[start of TEXT]

It’s a sad situation to be sure. I worked as an admin assistant to the property manager at one of these 55+ communities. Unfortunately, the grandparents knew the rules when the first came to look at the property, way before any paperwork was even started. You can have minor visitors for certain lengths of time (ours was 30 days) to allow grandkids a chance to visit or for grandparents to help out in an emergency. But they knew and they should have started looking for another home when they brought her home. It’s not that they don’t want ‘Kimberly’, its that they’re living in a community where kids aren’t allowed to live. Some people want that and pay good money for it. It means they have a pool and a clubhouse they pay for, that they can use whenever they want without fighting kids to get to it. Their right to raise their grandchild does not negate the rights of the other tenants to live in a community they are paying top dollar for and following the rules in.
One thing I’m not sure about is that the HOA can stop them from selling at a certain price. Never heard that before. Neighbors may have complained about it bringing the price down but can they legally do it? Is it part of the contract or bylaws of community? Having worked at one, I’d never live in one, although part of that is the management I saw.
Grouchy old people.......they get that way.
There's a reason they live in retirement communities......its to segregate them from the rest of society. LOL!
Probably more like (fingers crossed behind back) "Oh, this is just temporary, and we'll have it settled in no time..."
I have a friend who chose not to pay his HOA dues. They sent a lawyer after him. Now he has to pay the dues AND the attorney fees. Plus, it's almost time to pay dues again. He told me that if he doesn't comply, they could foreclose on his home. He isn't much for paying on anything though. The IRS just caught up with him for not filing for 2005, 2006, and 2008. Ironically, they were tipped off from an error he made on his 2007 returns.
I think the grandparents did a great thing in taking in the child. They did a perfectly horrid thing in not finding a new place to live (that’s child-friendly) in 5 1/2 years. Apparently you don’t think that contracts are important?
If I made the rules, the folks trying to throw this child into the street would be evicted from their homes.
And I would build playgrounds and invite more children to live in this senior citizen community. To hell with the old geezers who thought they could live as they wished.
(Finished your thought for ya...)
They have a drug addicted daughter. They've been breaking the rules for five years, and now want to vilify and take to court the people who want to enforce the rules. What makes you think they are honest and ethical?
See post 68. That’s what I’m saying too.
The grandparents have had 4.5 years to resolve the situation. For less than a year and a half, there has been a crashed real estate market.
They couldn’t get their act together for 3 years, and yet it’s my fault for expecting them to follow the rules?
I see that common sense has fled the room... You talk about understanding their circumstances, and yet ignore the 36 month mulligan you are demanding we give them.

[end of TEXT]

*EXERCISE INSTRUCTIONS*
(1) Could you print everything in the 55+ community thread from "Grouchy old people.......they" down to "his 2007 returns."?
(2) Which calendar years does the 55+ community thread mention?

[start of DATASET]

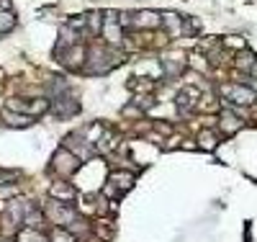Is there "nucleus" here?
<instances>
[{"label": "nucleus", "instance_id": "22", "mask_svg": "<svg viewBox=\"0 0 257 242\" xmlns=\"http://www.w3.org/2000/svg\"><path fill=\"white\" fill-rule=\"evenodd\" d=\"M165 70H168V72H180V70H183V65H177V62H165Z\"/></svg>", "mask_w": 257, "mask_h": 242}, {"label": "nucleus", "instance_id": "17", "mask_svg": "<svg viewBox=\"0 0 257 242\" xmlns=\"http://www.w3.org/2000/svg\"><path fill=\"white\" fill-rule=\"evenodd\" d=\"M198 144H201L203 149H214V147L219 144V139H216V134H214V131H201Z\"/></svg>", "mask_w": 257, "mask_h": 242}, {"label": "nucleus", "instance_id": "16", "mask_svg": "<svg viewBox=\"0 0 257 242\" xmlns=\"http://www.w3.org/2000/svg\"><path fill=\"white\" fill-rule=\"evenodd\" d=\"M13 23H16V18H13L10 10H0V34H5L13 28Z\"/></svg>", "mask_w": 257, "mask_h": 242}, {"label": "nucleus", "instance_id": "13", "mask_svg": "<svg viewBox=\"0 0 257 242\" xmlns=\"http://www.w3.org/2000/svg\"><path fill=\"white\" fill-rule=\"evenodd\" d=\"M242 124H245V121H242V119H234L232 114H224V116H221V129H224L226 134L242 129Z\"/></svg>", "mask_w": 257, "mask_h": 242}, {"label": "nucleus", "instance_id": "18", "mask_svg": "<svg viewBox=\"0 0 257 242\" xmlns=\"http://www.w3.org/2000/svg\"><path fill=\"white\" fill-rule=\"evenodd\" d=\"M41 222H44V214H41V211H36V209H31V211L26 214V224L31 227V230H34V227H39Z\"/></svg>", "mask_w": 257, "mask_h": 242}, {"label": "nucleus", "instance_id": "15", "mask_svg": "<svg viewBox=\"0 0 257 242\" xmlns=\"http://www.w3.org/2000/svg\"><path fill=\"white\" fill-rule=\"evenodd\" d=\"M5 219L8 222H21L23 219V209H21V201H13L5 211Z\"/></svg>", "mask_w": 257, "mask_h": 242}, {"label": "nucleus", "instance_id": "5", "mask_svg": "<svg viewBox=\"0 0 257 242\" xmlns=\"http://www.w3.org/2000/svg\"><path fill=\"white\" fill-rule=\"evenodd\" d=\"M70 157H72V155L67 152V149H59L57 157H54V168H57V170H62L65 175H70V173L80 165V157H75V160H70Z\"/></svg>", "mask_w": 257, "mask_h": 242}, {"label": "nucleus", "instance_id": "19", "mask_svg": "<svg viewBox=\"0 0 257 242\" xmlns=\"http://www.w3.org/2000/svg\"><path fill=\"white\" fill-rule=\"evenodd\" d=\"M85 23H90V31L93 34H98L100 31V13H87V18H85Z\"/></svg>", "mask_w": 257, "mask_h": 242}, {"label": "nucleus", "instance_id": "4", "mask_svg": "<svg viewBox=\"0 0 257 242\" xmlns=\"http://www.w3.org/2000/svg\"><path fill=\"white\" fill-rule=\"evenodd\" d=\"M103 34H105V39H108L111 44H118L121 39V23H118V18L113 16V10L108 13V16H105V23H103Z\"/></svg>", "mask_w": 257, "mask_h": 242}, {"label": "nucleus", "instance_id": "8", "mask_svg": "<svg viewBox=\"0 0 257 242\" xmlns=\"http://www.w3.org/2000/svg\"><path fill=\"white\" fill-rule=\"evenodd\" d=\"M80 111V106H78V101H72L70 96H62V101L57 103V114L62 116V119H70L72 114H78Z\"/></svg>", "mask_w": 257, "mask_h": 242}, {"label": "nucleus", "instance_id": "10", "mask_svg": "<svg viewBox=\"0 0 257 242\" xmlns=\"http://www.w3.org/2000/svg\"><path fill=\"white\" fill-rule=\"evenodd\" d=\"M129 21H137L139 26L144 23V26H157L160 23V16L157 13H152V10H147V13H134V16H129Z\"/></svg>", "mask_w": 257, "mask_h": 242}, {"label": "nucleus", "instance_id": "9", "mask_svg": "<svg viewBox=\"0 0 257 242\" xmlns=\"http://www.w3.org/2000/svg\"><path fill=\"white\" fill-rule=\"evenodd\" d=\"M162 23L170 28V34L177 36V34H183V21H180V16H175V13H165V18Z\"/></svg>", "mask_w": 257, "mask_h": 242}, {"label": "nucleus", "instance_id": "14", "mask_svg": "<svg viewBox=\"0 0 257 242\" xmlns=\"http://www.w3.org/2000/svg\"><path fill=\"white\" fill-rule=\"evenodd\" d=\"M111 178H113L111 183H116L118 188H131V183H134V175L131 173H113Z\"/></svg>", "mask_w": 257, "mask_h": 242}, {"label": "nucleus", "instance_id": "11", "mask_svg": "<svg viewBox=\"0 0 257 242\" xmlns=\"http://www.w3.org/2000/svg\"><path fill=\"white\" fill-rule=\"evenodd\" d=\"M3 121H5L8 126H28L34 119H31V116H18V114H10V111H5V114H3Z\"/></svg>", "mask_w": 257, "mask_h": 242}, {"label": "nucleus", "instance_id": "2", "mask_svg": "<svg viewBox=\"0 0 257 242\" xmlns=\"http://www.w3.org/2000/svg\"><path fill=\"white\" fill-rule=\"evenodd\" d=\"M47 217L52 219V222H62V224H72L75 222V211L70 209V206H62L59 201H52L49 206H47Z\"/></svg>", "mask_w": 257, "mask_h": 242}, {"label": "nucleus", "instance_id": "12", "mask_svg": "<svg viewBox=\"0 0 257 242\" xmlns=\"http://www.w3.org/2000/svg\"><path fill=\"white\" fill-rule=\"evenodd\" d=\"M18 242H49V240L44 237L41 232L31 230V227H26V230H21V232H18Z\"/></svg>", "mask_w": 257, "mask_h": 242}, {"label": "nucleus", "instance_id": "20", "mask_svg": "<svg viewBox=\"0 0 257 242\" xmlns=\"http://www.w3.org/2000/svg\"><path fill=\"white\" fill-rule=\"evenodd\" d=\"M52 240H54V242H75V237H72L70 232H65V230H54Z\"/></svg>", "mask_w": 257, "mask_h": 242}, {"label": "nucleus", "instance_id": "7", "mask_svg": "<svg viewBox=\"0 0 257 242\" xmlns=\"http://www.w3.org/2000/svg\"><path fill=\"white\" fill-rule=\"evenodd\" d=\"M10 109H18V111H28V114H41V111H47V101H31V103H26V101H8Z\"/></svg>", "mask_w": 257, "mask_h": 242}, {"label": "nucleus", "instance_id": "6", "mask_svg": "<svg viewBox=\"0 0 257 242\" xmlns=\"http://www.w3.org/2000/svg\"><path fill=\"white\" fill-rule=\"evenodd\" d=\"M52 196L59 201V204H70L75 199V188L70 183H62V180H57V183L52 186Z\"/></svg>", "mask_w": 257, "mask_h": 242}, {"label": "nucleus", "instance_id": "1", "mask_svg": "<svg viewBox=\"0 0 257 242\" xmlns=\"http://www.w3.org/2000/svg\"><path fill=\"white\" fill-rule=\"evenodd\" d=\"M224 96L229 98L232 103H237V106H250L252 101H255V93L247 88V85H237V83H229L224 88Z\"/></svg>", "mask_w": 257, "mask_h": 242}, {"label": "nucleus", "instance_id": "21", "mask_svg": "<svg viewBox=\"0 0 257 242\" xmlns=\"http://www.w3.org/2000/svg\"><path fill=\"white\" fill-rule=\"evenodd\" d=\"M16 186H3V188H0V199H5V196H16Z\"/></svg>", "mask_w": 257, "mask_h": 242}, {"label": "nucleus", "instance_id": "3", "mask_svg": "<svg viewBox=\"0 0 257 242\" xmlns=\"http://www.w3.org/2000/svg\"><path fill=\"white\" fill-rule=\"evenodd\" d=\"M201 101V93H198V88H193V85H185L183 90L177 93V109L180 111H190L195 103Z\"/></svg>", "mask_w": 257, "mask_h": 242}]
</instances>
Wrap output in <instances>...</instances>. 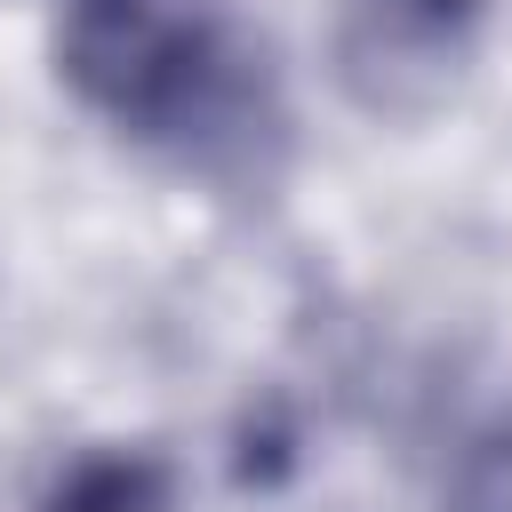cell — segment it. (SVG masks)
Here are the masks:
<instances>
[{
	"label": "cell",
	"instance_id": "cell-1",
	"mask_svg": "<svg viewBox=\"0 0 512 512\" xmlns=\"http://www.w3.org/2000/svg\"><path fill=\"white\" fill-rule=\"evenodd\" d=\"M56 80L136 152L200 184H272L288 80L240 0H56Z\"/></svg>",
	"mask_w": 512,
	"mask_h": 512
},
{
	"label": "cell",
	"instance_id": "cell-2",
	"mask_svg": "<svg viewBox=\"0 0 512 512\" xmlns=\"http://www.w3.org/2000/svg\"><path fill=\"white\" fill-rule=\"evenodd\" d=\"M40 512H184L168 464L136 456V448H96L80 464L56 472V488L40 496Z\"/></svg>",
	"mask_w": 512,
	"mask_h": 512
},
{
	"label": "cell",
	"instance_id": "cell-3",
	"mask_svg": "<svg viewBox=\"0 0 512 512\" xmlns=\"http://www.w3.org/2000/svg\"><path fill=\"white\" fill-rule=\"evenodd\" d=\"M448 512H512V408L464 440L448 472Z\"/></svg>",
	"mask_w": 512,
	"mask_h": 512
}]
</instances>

[end of DATASET]
[start of DATASET]

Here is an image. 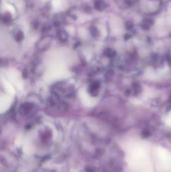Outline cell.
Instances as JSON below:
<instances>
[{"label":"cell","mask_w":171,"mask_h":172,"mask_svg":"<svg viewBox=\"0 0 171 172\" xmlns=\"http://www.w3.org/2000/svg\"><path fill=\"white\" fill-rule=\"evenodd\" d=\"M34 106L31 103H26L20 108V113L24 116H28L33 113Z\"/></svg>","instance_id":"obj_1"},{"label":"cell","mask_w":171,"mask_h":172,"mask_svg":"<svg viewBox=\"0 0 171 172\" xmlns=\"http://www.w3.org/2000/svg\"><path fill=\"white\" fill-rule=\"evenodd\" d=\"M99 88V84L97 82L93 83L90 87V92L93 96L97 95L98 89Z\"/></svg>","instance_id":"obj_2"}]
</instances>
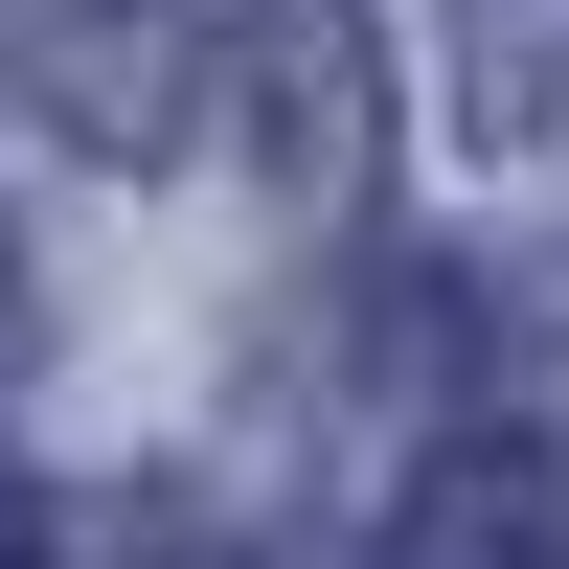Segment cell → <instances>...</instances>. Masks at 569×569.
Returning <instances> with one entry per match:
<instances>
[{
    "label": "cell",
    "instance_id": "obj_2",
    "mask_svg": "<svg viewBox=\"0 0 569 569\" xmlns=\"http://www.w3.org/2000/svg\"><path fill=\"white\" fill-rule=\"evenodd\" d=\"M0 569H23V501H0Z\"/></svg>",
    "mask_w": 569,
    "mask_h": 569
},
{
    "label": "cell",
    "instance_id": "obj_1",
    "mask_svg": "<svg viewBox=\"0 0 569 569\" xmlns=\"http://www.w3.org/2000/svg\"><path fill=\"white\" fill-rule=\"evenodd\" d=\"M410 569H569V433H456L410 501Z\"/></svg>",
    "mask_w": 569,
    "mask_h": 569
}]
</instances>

[end of DATASET]

*RESULTS*
(1)
Grouchy old people.......they get that way.
There's a reason they live in retirement communities......its to segregate them from the rest of society. LOL!
Probably more like (fingers crossed behind back) "Oh, this is just temporary, and we'll have it settled in no time..."
I have a friend who chose not to pay his HOA dues. They sent a lawyer after him. Now he has to pay the dues AND the attorney fees. Plus, it's almost time to pay dues again. He told me that if he doesn't comply, they could foreclose on his home. He isn't much for paying on anything though. The IRS just caught up with him for not filing for 2005, 2006, and 2008. Ironically, they were tipped off from an error he made on his 2007 returns.

(2) 2005, 2006, 2007, 2008